Start of Text under study
Data governance has a survival problem. The programmes start with executive sponsorship, a council, a roadmap, and genuine momentum. Two years later — sometimes after an acquisition, sometimes after a CIO change, sometimes for no clear reason — the council stops meeting, the data catalogue gets out of date, and the programme quietly dies. The next leader rebuilds something similar from scratch. This pattern is so common it is almost the default. The programmes that escape it share an operating model designed for continuity rather than charisma.
Federate the Work, Centralise the Standards
A data governance team that tries to manage every data asset centrally fails because the work is too distributed and the team is too small. A federated model puts data stewards inside the business — the people who actually know what the data means — and gives the central team responsibility for standards, tooling, and arbitration. The central team does not own the data quality work. They own the framework that makes the federated work consistent.
Tie It to Decisions, Not Just Documentation
Programmes that produce a data catalogue and call it governance tend to be the ones that decay. The catalogue is necessary, but documentation alone does not change behaviour. The programmes that endure tie governance to decisions: data quality scores influence which datasets are recommended for analysis, lineage information is required for any production model, ownership records gate access provisioning. When governance metadata changes what people can or cannot do, it stays accurate. When it just describes what is, it goes stale.
End of Text under study
Start of Records shown
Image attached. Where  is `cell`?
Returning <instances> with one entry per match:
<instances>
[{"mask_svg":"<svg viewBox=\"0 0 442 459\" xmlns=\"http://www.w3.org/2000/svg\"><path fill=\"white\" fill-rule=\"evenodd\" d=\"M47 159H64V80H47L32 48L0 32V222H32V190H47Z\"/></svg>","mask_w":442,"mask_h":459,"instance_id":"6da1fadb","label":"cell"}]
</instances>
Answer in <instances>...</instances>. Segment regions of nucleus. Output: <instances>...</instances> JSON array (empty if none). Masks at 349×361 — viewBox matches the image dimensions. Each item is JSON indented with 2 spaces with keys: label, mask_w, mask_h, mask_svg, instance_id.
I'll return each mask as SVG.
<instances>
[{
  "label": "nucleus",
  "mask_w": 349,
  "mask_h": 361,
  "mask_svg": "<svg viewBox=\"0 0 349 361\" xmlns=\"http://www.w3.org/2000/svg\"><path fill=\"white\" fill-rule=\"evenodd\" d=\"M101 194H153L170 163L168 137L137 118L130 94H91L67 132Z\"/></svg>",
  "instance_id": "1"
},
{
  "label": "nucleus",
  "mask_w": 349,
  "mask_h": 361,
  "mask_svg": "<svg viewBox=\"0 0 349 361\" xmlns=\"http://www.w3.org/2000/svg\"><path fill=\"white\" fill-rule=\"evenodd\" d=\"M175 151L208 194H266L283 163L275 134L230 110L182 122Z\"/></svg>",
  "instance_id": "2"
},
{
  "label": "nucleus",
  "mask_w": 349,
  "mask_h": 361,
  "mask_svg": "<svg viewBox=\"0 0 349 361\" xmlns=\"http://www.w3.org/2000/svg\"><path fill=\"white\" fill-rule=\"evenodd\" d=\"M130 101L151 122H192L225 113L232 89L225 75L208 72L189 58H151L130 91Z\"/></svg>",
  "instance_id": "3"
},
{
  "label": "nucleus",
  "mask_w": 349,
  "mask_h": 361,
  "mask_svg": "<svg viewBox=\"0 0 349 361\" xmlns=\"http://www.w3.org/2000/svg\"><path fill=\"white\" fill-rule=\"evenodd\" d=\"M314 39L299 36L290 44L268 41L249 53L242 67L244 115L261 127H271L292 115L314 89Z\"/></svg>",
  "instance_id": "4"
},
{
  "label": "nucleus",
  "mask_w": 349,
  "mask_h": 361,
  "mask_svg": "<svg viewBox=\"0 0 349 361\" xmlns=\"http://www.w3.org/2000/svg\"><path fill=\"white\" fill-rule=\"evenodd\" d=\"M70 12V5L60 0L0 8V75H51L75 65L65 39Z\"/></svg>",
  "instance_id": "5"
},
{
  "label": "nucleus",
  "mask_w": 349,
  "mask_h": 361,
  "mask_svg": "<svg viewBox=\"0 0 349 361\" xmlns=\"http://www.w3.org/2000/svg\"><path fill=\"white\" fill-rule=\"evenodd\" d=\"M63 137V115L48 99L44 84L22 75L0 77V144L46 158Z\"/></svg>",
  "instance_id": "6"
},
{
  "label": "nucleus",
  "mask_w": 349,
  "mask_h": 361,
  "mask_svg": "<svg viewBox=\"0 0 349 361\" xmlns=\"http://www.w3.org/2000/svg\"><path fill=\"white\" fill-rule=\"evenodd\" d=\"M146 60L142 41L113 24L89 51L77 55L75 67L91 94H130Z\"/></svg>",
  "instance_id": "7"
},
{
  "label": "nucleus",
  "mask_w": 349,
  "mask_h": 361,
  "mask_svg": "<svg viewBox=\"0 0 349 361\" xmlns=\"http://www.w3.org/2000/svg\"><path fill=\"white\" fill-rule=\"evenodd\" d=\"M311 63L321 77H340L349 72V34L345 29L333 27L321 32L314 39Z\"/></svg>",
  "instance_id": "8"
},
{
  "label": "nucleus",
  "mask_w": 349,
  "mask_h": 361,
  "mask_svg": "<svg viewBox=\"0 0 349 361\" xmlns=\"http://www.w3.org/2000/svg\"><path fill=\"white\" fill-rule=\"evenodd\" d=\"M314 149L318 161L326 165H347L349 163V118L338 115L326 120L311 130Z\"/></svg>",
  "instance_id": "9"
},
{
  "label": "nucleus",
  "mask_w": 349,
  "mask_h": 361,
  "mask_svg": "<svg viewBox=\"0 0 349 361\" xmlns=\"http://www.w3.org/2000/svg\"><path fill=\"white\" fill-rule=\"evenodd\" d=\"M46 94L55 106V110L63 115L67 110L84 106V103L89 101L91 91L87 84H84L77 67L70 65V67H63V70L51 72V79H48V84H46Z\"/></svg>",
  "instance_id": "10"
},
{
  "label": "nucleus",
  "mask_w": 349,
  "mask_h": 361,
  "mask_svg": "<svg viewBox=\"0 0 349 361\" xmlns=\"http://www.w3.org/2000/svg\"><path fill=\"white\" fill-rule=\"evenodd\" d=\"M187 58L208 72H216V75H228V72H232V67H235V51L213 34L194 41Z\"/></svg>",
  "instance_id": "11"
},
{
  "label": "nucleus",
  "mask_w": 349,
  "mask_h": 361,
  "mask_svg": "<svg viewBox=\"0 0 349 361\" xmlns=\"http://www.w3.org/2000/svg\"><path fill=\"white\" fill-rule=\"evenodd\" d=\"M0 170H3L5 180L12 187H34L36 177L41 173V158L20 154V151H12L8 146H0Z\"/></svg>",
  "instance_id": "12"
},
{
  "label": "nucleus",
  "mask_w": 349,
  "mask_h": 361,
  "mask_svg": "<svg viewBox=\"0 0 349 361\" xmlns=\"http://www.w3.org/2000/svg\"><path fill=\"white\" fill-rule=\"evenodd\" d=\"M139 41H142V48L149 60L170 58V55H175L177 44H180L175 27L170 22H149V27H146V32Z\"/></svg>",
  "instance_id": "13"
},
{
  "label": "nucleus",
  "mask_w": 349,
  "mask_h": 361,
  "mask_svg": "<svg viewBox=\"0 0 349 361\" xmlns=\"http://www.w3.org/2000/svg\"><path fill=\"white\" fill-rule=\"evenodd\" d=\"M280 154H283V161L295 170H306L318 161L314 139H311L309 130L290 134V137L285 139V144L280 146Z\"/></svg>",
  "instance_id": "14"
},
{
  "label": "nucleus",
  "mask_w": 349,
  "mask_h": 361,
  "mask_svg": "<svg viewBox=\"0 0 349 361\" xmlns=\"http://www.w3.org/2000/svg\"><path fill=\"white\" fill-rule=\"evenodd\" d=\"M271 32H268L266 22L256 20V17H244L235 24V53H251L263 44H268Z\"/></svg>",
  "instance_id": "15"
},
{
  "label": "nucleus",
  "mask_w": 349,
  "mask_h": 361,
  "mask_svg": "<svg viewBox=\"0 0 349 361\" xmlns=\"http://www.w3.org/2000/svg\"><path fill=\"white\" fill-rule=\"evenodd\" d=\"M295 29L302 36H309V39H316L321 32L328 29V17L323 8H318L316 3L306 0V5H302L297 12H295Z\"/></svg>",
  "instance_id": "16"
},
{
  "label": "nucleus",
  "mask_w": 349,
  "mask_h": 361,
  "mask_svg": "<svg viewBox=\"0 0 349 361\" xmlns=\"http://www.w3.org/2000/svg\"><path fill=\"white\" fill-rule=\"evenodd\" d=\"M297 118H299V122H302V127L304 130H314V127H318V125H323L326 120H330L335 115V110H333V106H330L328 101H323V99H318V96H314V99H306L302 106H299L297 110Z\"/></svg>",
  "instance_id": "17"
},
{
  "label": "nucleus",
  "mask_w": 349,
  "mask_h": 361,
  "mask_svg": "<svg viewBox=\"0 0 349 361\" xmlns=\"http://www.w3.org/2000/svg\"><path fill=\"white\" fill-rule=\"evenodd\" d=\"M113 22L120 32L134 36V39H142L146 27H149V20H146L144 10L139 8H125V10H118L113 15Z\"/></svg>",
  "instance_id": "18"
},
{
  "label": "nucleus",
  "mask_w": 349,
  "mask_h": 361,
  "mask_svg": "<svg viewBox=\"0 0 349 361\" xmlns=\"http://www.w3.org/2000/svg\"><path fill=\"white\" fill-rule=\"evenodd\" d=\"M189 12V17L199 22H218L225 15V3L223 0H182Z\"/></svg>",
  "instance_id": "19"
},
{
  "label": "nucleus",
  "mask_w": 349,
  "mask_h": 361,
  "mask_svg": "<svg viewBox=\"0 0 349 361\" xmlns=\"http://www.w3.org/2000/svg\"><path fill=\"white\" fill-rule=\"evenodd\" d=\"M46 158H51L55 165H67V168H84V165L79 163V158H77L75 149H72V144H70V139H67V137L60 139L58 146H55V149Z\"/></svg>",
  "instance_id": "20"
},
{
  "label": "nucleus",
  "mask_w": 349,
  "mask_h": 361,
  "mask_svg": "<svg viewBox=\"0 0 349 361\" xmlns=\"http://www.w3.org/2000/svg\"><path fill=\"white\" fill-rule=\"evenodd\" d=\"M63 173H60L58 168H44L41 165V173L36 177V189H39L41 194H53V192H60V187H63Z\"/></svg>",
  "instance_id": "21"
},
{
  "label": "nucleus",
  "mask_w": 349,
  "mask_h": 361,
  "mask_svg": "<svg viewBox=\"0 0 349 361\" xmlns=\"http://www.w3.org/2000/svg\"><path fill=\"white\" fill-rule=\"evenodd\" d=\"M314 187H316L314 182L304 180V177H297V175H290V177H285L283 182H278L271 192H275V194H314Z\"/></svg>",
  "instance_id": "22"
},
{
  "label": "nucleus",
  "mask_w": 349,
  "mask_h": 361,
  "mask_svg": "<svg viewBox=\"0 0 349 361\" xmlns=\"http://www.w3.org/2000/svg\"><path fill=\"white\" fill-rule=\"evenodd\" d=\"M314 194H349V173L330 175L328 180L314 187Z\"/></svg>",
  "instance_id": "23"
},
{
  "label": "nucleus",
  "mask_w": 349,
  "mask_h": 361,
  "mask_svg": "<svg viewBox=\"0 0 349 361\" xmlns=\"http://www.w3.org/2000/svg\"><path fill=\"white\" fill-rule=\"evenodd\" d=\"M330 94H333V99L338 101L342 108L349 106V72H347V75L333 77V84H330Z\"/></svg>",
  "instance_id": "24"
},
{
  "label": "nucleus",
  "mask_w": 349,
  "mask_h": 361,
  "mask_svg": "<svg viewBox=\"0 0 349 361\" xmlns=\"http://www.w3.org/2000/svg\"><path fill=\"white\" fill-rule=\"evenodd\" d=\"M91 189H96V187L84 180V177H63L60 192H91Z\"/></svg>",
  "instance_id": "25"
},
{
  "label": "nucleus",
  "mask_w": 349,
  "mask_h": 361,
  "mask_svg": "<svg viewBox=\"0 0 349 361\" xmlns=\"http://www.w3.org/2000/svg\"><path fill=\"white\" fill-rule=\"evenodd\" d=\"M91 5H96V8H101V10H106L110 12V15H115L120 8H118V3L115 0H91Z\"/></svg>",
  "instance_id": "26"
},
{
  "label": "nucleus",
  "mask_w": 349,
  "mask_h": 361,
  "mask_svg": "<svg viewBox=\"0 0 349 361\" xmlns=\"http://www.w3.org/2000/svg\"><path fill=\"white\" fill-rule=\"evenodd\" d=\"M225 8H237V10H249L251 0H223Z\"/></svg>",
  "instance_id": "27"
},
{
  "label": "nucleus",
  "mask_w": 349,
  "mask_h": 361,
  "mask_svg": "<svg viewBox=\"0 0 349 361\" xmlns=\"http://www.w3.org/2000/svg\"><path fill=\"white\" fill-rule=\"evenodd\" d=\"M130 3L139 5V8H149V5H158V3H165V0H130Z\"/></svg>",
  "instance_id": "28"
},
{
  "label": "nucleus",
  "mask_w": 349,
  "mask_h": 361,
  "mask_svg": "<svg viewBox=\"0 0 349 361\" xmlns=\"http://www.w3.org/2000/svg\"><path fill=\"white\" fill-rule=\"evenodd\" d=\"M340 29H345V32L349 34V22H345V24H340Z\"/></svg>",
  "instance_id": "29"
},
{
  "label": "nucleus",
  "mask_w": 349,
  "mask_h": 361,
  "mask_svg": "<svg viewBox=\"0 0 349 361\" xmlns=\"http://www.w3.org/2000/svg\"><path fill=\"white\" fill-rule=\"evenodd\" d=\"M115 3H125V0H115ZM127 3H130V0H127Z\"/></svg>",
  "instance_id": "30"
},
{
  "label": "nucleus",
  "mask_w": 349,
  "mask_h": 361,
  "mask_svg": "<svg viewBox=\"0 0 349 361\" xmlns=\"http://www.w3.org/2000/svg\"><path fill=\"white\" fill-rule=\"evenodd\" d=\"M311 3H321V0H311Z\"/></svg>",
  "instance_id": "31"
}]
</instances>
End of Records shown
Apply what you read:
- a) Condense the paragraph of the data governance text that begins "Programmes that produce a data catalogue" into a short bulleted list that keeps its main facts.
- b) Carry the data governance text forward from its last sentence, in the same style.

Solved tasks:
- a)
- Programs that produce a data catalogue and call it governance tend to decay.
- The catalogue is necessary, but documentation alone does not change behavior.
- Programs that endure tie governance to decisions:
  - Data quality scores influence which datasets are recommended for analysis.
  - Lineage information is required for any production model.
  - Ownership records gate access provisioning.
- Governance metadata that changes what people can or cannot do stays accurate.
- Metadata that only describes what exists goes stale.

- b)
Pick Five Critical Data Elements, Not Five Hundred
A common failure pattern is trying to govern everything at once. The programme produces standards, definitions, and quality requirements for thousands of data elements. Nobody can keep up. Compliance is inconsistent. The programme becomes too heavy to operate. The opposite pattern works: identify the data elements that actually drive material decisions — customer ID, revenue recognition, regulated data fields, model training data — and govern those rigorously. Expand from there once the operating rhythm is established.
Data governance programmes that survive reorganisations have one structural feature in common: they are tied to capabilities the organisation cannot stop using. The data catalogue is integrated with the analytics platform. The data quality monitoring is part of the production data pipeline. The lineage information is visible in the BI tools the executives actually open. When the sponsor leaves, the programme persists because removing it would break things people depend on.
Roles That Are Not Optional
- Data owner — the business leader accountable for a domain of data
- Data steward — the operational expert who maintains definitions and quality
- Data custodian — the technical role that operates the platforms storing the data
- Data governance lead — the central role responsible for standards, tooling, and arbitration
- Privacy and security partners — embedded liaisons, not separate workflows
Metrics That Survive Leadership Changes
Vanity metrics — number of catalogued assets, number of stewards trained, number of policy documents — do not survive because they do not link to business outcomes. Outcome metrics survive: incidents traced to data quality issues quarter over quarter, time to onboard new analysts to a dataset, regulatory findings related to data, model retraining efficiency. These metrics show whether governance is doing useful work, and the organisation notices when they degrade.
A programme designed for continuity does not require any particular leader to keep going. It is built into the operating fabric of how data is used. When that is true, the programme outlasts the people who started it — which is the only definition of success that actually matters.